Por Leandro Trimarco*
Una tarea titánica
Dos años después del inicio de la revolución que cambiaría Latinoamérica para siempre, un Belgrano victorioso entraba en Salta luego de vencer en un combate imposible contra las fuerzas realistas. La Corona intentaba retomar las riendas de un imperio que se le escurría entre las manos: la defensa del abogado porteño había frenado una reconquista veloz, pero expulsar al poder peninsular de América era una misión de otra envergadura. Crear un nuevo orden político que retuviera al antiguo imperio español y le diera una nueva identidad y destino era todavía más difícil. Entre las sombras, distintas fuerzas aprovechaban la situación a su favor.
Aunque las tropas realistas en Bolivia, Perú y México estaban bien pertrechadas y tenían serias posibilidades de victoria, ningún enemigo fue tan formidable para los patriotas de mayo como ellos mismos.
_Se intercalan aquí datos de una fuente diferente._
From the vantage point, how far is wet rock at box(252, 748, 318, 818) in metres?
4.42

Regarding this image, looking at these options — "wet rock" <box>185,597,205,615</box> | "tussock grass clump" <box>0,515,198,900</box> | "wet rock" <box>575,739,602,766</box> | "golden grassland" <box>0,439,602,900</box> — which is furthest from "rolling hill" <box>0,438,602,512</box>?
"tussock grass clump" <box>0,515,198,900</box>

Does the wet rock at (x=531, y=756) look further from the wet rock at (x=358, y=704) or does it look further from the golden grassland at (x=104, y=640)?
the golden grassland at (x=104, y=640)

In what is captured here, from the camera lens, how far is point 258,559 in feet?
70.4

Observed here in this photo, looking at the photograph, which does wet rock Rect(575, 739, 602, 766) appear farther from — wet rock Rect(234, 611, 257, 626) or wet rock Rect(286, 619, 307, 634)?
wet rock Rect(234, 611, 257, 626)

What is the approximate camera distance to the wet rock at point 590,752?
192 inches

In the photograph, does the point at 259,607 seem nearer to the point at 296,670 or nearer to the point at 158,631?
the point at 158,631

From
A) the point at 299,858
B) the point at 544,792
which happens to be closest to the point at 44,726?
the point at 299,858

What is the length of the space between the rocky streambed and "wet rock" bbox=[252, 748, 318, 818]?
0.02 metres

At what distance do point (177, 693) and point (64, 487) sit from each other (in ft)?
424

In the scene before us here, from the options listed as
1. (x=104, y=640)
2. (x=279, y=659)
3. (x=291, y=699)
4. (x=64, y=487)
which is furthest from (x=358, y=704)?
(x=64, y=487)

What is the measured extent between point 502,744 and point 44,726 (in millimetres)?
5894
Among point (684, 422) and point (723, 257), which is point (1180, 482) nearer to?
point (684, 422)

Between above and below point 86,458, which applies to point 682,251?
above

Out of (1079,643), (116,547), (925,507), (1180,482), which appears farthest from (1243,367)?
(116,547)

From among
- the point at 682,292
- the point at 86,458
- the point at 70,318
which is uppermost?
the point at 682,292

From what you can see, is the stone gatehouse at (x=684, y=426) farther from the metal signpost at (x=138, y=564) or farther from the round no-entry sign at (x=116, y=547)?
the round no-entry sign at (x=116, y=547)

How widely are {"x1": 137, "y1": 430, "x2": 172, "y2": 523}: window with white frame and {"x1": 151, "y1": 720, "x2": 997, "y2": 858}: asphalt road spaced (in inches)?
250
Suele hablarse en la historia argentina de las tensiones entre Buenos Aires, la ex capital del virreinato, la ciudad de las ideas liberales y aspiraciones centralistas; y los caudillos, señores de las provincias, populares, defensores de lo suyo y las libertades nacidas del desmoronamiento de la autoridad real. Cada gran figura junto con su séquito regentaba un territorio e intereses propios, casi siempre enfrentados con los demás notables. En el Norte, los Güemes; Bustos en Córdoba; López en Santa Fe; Artigas, en la Banda Oriental; y muchos otros más. Cada uno peleaba dos guerras: una por la independencia y destino común que parecía para todos indiscutible; otra en simultáneo, menos honrosa pero igualmente necesaria, por el poder y la capacidad de dar forma al nuevo orden que nacería de la victoria aún no consumada. La guerra por el poder y derecho a dictar las bases de la nueva nación fue más larga y cruenta, y casi inmediata a los sucesos de mayo de 1810.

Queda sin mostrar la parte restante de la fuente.